• **DATASET RECORDS**
:::

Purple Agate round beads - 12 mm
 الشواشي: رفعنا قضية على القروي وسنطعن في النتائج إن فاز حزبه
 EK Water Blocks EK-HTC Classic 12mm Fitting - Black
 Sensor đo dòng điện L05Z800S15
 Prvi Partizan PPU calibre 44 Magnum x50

:::

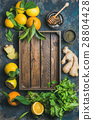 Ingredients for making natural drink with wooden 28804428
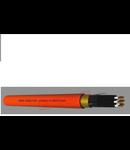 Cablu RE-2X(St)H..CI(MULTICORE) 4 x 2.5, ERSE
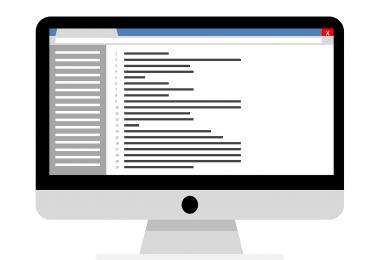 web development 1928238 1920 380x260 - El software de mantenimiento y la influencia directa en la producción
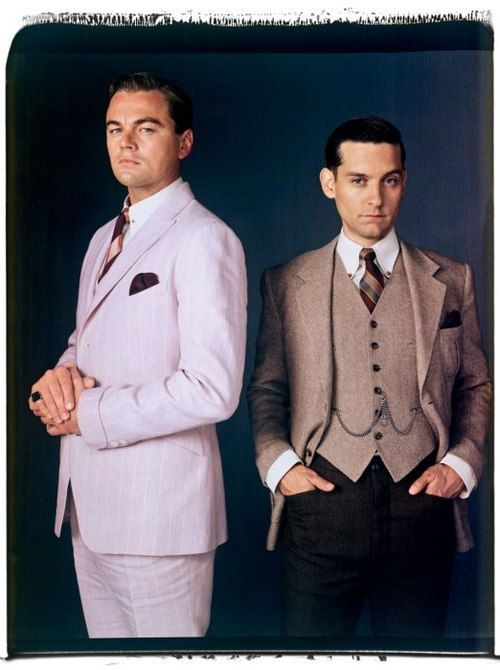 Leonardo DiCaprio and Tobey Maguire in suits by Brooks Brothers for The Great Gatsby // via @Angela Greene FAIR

:::

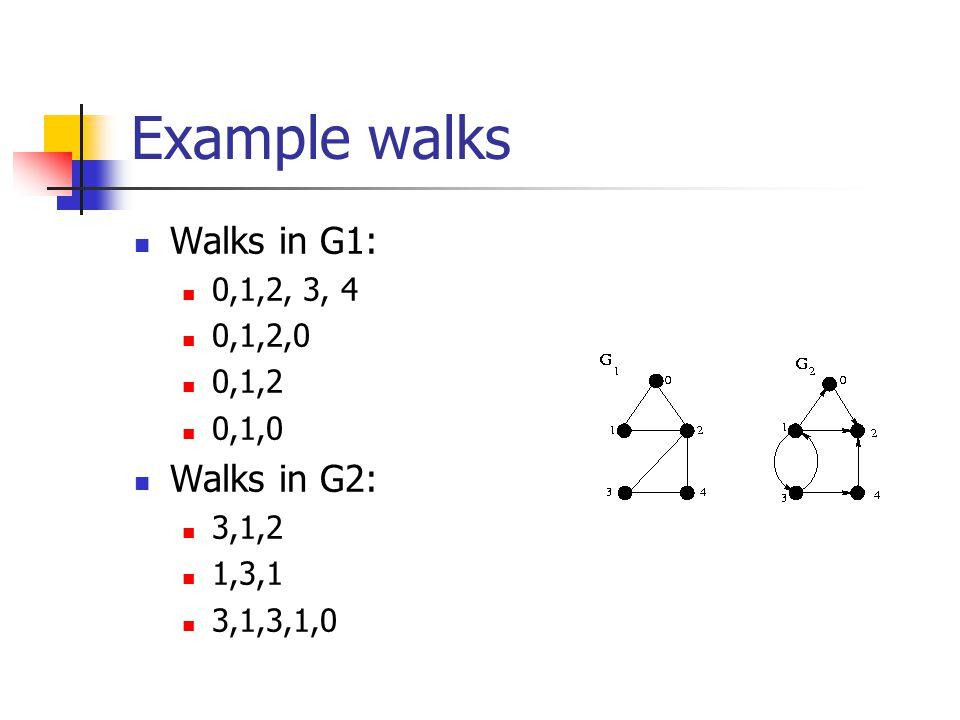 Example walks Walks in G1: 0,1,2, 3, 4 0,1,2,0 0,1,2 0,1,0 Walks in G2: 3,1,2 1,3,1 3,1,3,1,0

:::

• **WHAT IS BEING ASKED**
In the listing above, find the line containing "Purple Agate round beads - 12 mm" and the line containing "Prvi Partizan PPU calibre 44 Magnum x50". Output them and every line between, exactly, and nothing else.

• **THE COMPLETED TASK**
Purple Agate round beads - 12 mm
 الشواشي: رفعنا قضية على القروي وسنطعن في النتائج إن فاز حزبه
 EK Water Blocks EK-HTC Classic 12mm Fitting - Black
 Sensor đo dòng điện L05Z800S15
 Prvi Partizan PPU calibre 44 Magnum x50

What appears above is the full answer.